Runs almost everything
It is therefore incredible how much power the Steam Deck holds and how easily you can play impressive titles in your hand. Some games such as the excellent Sony titles like Uncharted Legacy Collection, Horizon, Marvel’s Spider-Man and its sequel Miles Morales run great right away with the default settings. Playing these kinds of games in beautiful quality with constant frame rates in the palm of your hand is amazing. But since it’s a PC, you can also tweak quite a bit to make things work. One of my new hobbies now is diving into Youtube channels and configuring the perfect settings to make heavy titles like Cyberpunk 2077 or Elden Ring play smoothly. And this configuration goes a long way: not only resolutions, vsync and shadow quality in the game, but also on the system itself there are helpers, tricks and tricks to get the perfect experience. For example, I noticed that games that struggle to reach 60 frames per second look roughly the same, but run dramatically better when you limit Steam Deck to 40 FPS. The customization also works everywhere because the full controls can be adjusted for each title. If you can’t figure it out yourself, you can easily download layouts for the game you’re playing right now from the community. And vice versa: this is how I played the leaked original Duke Nukem Forever Restoration build and uploaded my control sheet to it.
Not for everyone anyway
As you can see, Steam Deck is perfect for me as someone who knows what he’s doing quite a bit. However, I can’t recommend Steam Deck to everyone because it really requires some knowledge. Not everything you buy, even through Steam, works. The aforementioned Great On Deck games work flawlessly and directly, but even for familiar titles like The Elder Scrolls IV: Oblivion, it took me a long time to find and adapt a control layout that works comfortably. Because you’re dealing with Linux underwater, some titles require quite a few tweaks and loopholes to get through. The Deck is getting better at this, but knowledge is required, especially when you start working on your own games. Bottles, Ark, Flatseal, Lutris, Heroic Launcher and a good stack of linux commands will be your salvation and Steam Deck is not for the layman.

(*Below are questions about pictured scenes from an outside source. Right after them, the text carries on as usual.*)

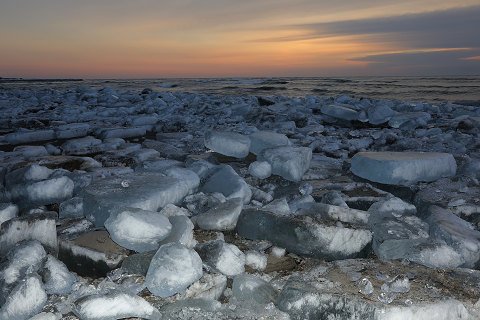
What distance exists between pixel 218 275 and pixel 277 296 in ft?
0.72

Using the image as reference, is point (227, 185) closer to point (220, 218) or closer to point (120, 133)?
point (220, 218)

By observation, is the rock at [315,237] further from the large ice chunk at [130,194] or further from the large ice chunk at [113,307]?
the large ice chunk at [113,307]

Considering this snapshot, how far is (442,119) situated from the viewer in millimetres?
5996

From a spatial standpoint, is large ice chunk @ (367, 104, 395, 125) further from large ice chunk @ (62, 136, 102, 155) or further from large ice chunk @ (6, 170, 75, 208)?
large ice chunk @ (6, 170, 75, 208)

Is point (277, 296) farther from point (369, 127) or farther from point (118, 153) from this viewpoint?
point (369, 127)

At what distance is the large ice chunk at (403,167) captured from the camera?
9.05ft

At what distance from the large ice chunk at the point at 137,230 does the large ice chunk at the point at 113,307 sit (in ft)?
1.17

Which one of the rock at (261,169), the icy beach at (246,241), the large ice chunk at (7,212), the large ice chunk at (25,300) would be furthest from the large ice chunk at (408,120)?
the large ice chunk at (25,300)

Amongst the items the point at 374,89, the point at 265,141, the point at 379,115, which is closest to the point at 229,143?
the point at 265,141

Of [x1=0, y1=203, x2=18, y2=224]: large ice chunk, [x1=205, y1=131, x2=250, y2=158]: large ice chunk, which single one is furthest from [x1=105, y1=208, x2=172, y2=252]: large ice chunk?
[x1=205, y1=131, x2=250, y2=158]: large ice chunk

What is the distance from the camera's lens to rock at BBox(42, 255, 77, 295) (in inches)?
56.1

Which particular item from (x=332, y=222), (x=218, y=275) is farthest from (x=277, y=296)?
(x=332, y=222)

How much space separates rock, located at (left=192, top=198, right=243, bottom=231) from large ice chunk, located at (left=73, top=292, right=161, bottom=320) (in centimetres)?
64

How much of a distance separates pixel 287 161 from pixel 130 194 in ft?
4.03
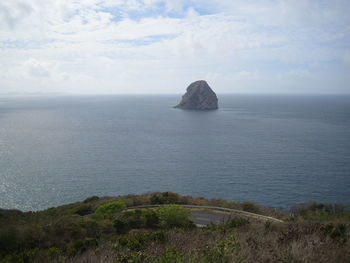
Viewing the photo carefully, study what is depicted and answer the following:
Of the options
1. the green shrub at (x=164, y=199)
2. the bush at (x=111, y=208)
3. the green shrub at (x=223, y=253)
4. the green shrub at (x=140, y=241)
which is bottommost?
the green shrub at (x=164, y=199)

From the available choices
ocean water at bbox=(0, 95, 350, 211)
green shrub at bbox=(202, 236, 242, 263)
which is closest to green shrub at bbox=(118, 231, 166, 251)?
green shrub at bbox=(202, 236, 242, 263)

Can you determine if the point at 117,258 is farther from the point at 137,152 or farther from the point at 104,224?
the point at 137,152

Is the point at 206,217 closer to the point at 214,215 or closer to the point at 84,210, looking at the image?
the point at 214,215

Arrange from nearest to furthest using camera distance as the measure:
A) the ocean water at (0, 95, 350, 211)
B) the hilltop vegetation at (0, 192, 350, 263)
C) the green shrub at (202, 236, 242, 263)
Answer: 1. the green shrub at (202, 236, 242, 263)
2. the hilltop vegetation at (0, 192, 350, 263)
3. the ocean water at (0, 95, 350, 211)

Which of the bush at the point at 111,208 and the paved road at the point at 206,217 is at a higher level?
the bush at the point at 111,208

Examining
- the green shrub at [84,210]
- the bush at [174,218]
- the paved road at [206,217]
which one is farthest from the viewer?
the green shrub at [84,210]

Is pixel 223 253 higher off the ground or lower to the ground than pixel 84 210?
higher

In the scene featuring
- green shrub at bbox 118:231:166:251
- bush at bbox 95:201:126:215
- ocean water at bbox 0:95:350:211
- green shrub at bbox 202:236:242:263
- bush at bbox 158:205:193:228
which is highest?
green shrub at bbox 202:236:242:263

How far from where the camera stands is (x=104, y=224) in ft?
64.2

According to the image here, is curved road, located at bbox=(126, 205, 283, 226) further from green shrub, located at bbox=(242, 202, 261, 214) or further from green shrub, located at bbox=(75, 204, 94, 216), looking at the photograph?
green shrub, located at bbox=(75, 204, 94, 216)

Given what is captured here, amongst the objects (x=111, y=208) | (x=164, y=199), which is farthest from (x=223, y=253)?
(x=164, y=199)

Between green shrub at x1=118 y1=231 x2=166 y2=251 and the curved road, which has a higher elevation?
green shrub at x1=118 y1=231 x2=166 y2=251

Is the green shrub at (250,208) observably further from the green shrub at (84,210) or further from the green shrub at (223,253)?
the green shrub at (223,253)

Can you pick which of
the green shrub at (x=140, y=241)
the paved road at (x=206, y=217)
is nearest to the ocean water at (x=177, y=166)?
the paved road at (x=206, y=217)
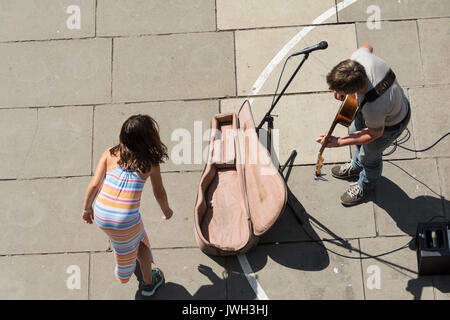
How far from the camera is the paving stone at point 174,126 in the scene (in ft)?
19.0

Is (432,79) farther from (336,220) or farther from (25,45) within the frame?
(25,45)

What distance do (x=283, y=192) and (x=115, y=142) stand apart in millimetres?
2535

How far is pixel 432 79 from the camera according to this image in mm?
5969

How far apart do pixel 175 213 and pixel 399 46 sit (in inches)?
149

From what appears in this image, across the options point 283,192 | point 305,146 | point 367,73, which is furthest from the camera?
point 305,146

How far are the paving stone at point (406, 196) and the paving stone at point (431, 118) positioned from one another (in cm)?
20

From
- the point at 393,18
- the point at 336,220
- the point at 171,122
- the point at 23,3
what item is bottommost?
the point at 336,220

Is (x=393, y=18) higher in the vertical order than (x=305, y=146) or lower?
higher

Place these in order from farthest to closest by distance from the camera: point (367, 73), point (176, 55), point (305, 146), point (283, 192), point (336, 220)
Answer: point (176, 55), point (305, 146), point (336, 220), point (283, 192), point (367, 73)

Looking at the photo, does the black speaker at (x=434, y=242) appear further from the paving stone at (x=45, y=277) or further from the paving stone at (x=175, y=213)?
the paving stone at (x=45, y=277)

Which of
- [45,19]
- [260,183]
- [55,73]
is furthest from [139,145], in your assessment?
[45,19]

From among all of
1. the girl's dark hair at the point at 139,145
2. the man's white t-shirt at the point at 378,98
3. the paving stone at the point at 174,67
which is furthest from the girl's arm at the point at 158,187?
the paving stone at the point at 174,67

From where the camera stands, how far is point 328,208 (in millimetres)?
5496

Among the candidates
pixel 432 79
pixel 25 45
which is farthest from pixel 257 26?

Steam Deck has turned me into a PC gamer. It allows me to relive old classics like Monkey Island, Age of Empires and Command & Conquer in a way like never before. Besides that, it is the king of emulation and can handle anything you throw at it. But even more impressive is the ability to play modern PC games like DOOM Eternal, Elden Ring or Cyberpunk in the palm of your hand. It is fully customizable and not limited to your Steam library. However, most of it requires some knowledge, so Steam Deck is not for everyone. For me though, the Steam Deck is perfect and the coolest piece of hardware in 2022.